ИЗБРАННЫЙ ОТРЫВОК:
— Что вы, Всеволод Викторович! Сейчас вшами сыпной тиф нам занесут.
К сожалению, это была правда. Главными очагами заболевания были тогда вагоны с нечистоплотными пассажирами.
— У-у, жидова!
— Повыкидывать бы их оттедова!!
Негодование толпы было так велико, что стоянку в двадцать минут я провел не без тревоги. Вот-вот камнями в окна запустят.
Обошлось благополучно.
В 1922 году
Снова пришлось попасть в Петроград в конце сентября 1922 года, когда нас высылали за границу.
Теперь город уже заметно оживился. Пооткрывались гостиницы, и в одной из них, ныне названной «Интернационалом», были для нас, высылаемых, приготовлены номера. Гостиница функционировала почти по-старому: была прислуга, действовал отельный ресторан… Грязнее только было, как и последовательно было для революционного времени.
Торговля заметно развилась, магазинов было уже много. Нэп вступал в свои права.
Город стал ремонтироваться. Исправляли и дома, и мостовые. Видел я, например, ремонт даже канавы близ Летнего сада. Разбросанные раньше по набережной обломки решетки от садика при Зимнем дворце были теперь убраны.
У набережных изредка виднелись даже иностранные пароходы. Опять
Все флаги будут в гости к нам
[179].
Время от времени по улицам проезжали трамваи. Попадались и извозчики.
Петроград начал просыпаться после летаргии, жизнь брала свое. Но, конечно, старый Петербург он теперь напоминал только слабо.
Однако перекинувшийся на поклоны большевикам поэт Сергей Городецкий воспевал, что, мол, нынешний Петроград (разоренный и замолкший) куда же лучше, чем при «проклятом старом режиме»
[180].
О переименовании в Ленинград еще и мыслей не было.
Но порт Петрограда, когда мы им проходили, зиял своей пустотой, как и Морской канал. Видны были только кое-где продолжавшие ржаветь военные суда.
10. В Туркестан!
Выезд
В конце августа 1921 года мне понадобилось поехать в Ташкент. Поездка была предпринята по делам Туркестанского университета, так как я был в ту пору председателем представительства университета в Москве; о подробностях сказано на стр. 312 и дальнейших.
Выехать, однако, не было тогда простым делом: требовалось получить подобие визы, — разрешение на въезд в Туркреспублику от Туркпредставительства.
Над Москвой еще висела утренняя августовская мгла, а перед большим серым домом в Трубниковском переулке уже густела толпа. Серый дом — раньше управление уделов. Теперь — помещение Наркомнаца, возглавляемого Сталиным, — приют представительств разных новых республик. Каких только названий здесь нет… Больше, чем в старом царском титуле. Однако главное здесь — Туркестанское. Оно и расположилось внизу, заняв обширное помещение.

Собранные записи данных:
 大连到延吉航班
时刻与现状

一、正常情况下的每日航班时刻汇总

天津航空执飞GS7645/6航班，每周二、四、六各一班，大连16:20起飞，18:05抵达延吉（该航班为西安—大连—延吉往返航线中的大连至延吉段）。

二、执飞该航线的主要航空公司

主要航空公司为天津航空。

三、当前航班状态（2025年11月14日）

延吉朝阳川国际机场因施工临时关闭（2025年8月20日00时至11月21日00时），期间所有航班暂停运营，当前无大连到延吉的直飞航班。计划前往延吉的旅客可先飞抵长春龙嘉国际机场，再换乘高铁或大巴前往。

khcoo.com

ЗАДАНИЯ К ОТРЫВКУ:
1 - Проверьте по отрывку о Петрограде и Туркестане, верны ли утверждения: (a) гостиница, где высылаемым приготовили номера, ныне называется «Интернационалом»; (b) в 1922 году Петроград уже переименовали в Ленинград; (c) порт Петрограда был полон судов. На каждое ответьте «да» или «нет» и точно процитируйте решающие слова отрывка.
2 - Перескажите списком абзац отрывка о Петрограде и Туркестане, который начинается словами «Город стал ремонтироваться», сохранив его главные факты.
3 - Продолжите отрывок о Петрограде и Туркестане, начав сразу после его последнего предложения.

ОТВЕТЫ К ЗАДАНИЯМ:
1 -
(a) Да: «в одной из них, ныне названной «Интернационалом», были для нас, высылаемых, приготовлены номера».
(b) Нет: «О переименовании в Ленинград еще и мыслей не было».
(c) Нет: «порт Петрограда, когда мы им проходили, зиял своей пустотой».

2 -
- Город начал ремонтироваться: чинили дома и мостовые.
- Ремонтировали даже канаву близ Летнего сада.
- Обломки решетки от садика при Зимнем дворце, прежде разбросанные по набережной, были убраны.

3 -
Туркестан… В ту пору — золотая мечта изголодавшихся москвичей. На Волге — голод в полном разгаре. А там, в Средней Азии, крупчатка — почти даром! А сушеный урюк (абрикосы)!.. А виноград, а фрукты!.. А запрещенное здесь вино, которое в Москве вдоволь пьют только коллеги и друзья комиссара здравоохранения Семашки!..
Увы! Двери в рай открываются только с трудом. Потоку в Туркестан поставлен барьер. Пол-России бросилась бы туда и, как саранча, все бы поела. Туркправительство боится. Пропуска даются лишь избранным: коренным жителям, членам их семейств да еще едущим по несомненной служебной надобности. Для своих, для членов коммунистической партии, ограничений, конечно, нет. Они свободно занимаются спекуляцией продуктами.
Дверь открывается, и несколько молодых людей, щеголяющих тюбетейками на бритых головах, беспомощно барахтаются среди нахлынувшей толпы.
В помещении представительства сидит толстый симпатичный В. Н. Кучербаев и безапелляционно вершит суд Соломонов: одним разрешает поездку, другим отказывает. К протестам относится с восточным спокойствием.
Впрочем, встретившие отказ не унывают:
— Поищем протекцию!
Моя командировка бесспорная. Пропуск получен.
На вокзале
Это далеко еще не все. Надо суметь сесть в поезд.
Курский вокзал переполнен. Стоят с вещами перед закрытыми дверьми на перрон, ждут милостивого разрешения садиться.
Море защитных рубах. Патрули с ружьями…
Дверь открывается. Толпа, как бешеные звери, бросается вперед, толкая, давя, топча падающих… Свалки, ссоры… Окрики милиции и чекистов, зуботычины, аресты…
Мне удается, благодаря мандату, попасть в привилегированный «делегатский» вагон. Но и он быстро заполняется. У входа в вагон чекисты энергичными жестами и прямым рукоприкладством отбивают новые и новые толпы пассажиров, ищущих мест.
Стоящий возле меня молодой человек громко возмутился кулачной расправой чекиста. Тотчас же — окрик:
— Товарищ, ваш документ!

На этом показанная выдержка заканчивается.